Was discussing XS650 heads earlier. The major limitation to developing horsepower in our beloved engines (developing hp is a different topic to actually reliably and effectively getting it to the rear wheel).
Design limitations are found in exhaust port shape and cross sectional area-too large. Inlet ports could be smaller and would be better inclined downwards. The ‘Yamaha Racing Tips’ manual produced in 73 also recommends pocket porting-careful removal of material around the valve seats.
The legendary dirt track battles between Yamaha and HD highlighted these limitations to the extent that for the ’76 season USYamaha brought in Tim Witham. The OW72 (I have seen these called OU72 and OW72-this would indicate 2 separate programmes-as far as I know this was a 1 off so I will, for continuity, use OW72) was developed. Didn’t stop the Harleys. Kenny Roberts lost the AMA Grand National Championship to Gary Scott. Time was short. Frames not properly set up. Shell Thuets eye for detail and reliability was missing too.
Still, from Roberts: ‘Best thing I ever rode’
Surprizingly Yamaha Japan had accepted Withams challenge to produce a new head. Probably as an R&D exercise for future 4 stroke engines. Kept King Kenny happy too. The head was cast totally different to the production ones. To accomodate the steeper valve angles ( racing: 56° production: 76° … inlet: OW72 – 43mm, prod’n – 41mm; exhaust: OW72 – 37mm, prod’n – 35mm) the heads were higher and the rockers shorter, enabling a lower rocker cover. Overall engine height was the same. Interchangeable with production motors.
The heads arrived from Japan in dribs and drabs. No ports, guides, valves, springs, cams. The engines had larger crankpins, improved pistons, rods, gearboxes, clutches and deeper sumps. I can imagine the stress. Modern business practice could learn a thing or two from this about networked local sourcing for local consumption.
Racing combustion chambers were hemispherical, aluminiun, with steel valve seat inserts. Production heads had a steel cap cast into the alu and valve seats were cut directly into this.

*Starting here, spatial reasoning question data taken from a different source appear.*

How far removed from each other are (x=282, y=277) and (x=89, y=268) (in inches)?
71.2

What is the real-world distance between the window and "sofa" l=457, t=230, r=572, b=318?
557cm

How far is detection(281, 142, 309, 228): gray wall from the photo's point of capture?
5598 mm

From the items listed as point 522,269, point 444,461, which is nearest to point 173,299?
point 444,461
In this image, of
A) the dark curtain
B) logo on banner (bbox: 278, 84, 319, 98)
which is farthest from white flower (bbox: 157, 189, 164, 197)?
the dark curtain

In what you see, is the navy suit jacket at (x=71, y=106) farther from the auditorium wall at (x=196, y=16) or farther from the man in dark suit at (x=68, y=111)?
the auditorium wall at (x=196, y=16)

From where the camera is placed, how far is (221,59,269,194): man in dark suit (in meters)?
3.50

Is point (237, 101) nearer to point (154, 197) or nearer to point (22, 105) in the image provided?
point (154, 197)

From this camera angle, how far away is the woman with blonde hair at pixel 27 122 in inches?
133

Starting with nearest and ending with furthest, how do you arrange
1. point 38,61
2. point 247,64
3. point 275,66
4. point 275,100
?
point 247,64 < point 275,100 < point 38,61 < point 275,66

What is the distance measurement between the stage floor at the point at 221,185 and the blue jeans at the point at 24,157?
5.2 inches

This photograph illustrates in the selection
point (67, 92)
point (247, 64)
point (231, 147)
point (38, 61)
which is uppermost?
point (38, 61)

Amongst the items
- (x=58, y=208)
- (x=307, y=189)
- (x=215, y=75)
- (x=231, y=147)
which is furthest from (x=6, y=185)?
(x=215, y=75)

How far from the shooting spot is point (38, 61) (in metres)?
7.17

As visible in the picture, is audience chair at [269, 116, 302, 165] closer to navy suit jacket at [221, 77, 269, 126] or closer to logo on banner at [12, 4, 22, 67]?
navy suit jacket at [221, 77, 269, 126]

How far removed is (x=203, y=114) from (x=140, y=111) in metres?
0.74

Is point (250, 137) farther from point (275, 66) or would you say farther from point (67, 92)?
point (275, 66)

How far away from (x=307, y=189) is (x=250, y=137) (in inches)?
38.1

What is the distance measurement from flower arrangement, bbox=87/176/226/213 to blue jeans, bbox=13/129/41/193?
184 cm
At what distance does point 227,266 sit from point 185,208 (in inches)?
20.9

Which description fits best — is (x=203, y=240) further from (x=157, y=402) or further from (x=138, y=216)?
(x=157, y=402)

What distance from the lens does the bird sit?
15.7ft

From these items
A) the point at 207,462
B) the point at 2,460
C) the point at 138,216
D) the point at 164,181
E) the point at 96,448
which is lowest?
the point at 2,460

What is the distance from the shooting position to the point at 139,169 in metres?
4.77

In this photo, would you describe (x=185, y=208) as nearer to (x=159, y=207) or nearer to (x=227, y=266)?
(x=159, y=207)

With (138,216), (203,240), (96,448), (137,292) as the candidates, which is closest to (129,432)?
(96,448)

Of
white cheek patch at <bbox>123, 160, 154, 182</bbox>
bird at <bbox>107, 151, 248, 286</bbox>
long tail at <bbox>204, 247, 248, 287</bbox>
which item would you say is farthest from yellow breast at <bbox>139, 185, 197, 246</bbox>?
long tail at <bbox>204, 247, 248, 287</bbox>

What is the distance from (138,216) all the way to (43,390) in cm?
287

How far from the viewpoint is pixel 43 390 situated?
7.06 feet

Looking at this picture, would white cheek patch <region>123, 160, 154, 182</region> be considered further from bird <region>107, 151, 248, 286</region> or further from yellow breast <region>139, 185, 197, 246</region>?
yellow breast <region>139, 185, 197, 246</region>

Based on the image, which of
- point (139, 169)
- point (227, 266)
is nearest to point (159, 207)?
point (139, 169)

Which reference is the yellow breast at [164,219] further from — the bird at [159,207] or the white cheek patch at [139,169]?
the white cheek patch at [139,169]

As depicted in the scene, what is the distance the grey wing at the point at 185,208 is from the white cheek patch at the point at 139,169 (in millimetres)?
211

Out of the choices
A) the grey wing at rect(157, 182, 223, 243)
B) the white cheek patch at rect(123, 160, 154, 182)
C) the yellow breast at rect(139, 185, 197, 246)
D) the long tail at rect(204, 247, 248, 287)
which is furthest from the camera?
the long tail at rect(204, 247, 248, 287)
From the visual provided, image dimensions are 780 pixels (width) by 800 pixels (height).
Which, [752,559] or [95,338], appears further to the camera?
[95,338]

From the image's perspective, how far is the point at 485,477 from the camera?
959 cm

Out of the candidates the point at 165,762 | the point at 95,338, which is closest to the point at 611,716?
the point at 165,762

Cycle World wrote an article about the development of these motors in their Aug 76 issue.
Original consensus is that 25 of these were produced. AMA homolugation rules required 1 complete bike and 24 engines and transmissions.
‘In order to be approved, a motorcycle must be a standard catalogued production model, one complete motorcycle produced, race ready, and at least 24 identical engines and transmissions must be available for inspection and purchase within the United States.’
There seems to be more (?). There is some confusion about this. It seems that Don Vesco produced some tuned heads back in the 70’s based on production heads and TRD valves. 650 Central sells your production heads CNC machined to tuner Lillies’ racing specs (these are your remanufactured production heads NOT ‘Yamaha’ racing heads).
70 hp motors appear to be relatively reliable. 75 hp motors not so.
I have seen several other attempts to address this problem, including homemade cast heads and machined billet heads. Of course, head modifications increasing available hp will expose shortcomings in other parts of the drive train, namely crankcases, crankshafts, clutches……………..How deep are your pockets?
Good article. You have the details right. The OU heads that were prepared in Axtell’s shop – where the port layouts were originally conceived – are the only OU’s that were consistently successful. Yamaha also supplied a number 35+/-? of “blank” heads to XS race tuners and perhaps there is an exception, but I’m not aware of any of these that matched or exceeded performance of the Axtell units. In fact, the best “standard head” race engines ported by Branch, Lillie, Adkins, etc. routinely exceeded these homegrown OU efforts in terms of outright engine performance. I strongly recommend you NOT purchase an OU head unless you can confirm it is an unmolested Axtell unit (unless, of course, you are looking for eye candy and/or bragging fodder).